→ YOUR GOAL
Write out exactly the line containing "養老渓谷「粟又の滝」で初めて" and all lines that come after it in the listing below, through the very last one.

┌─ DATASET CONTENT

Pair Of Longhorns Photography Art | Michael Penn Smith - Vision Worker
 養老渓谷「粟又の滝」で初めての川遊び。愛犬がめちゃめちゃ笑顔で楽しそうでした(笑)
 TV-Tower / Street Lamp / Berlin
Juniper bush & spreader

└─

→ OUTPUT BELOW
 養老渓谷「粟又の滝」で初めての川遊び。愛犬がめちゃめちゃ笑顔で楽しそうでした(笑)
 TV-Tower / Street Lamp / Berlin
Juniper bush & spreader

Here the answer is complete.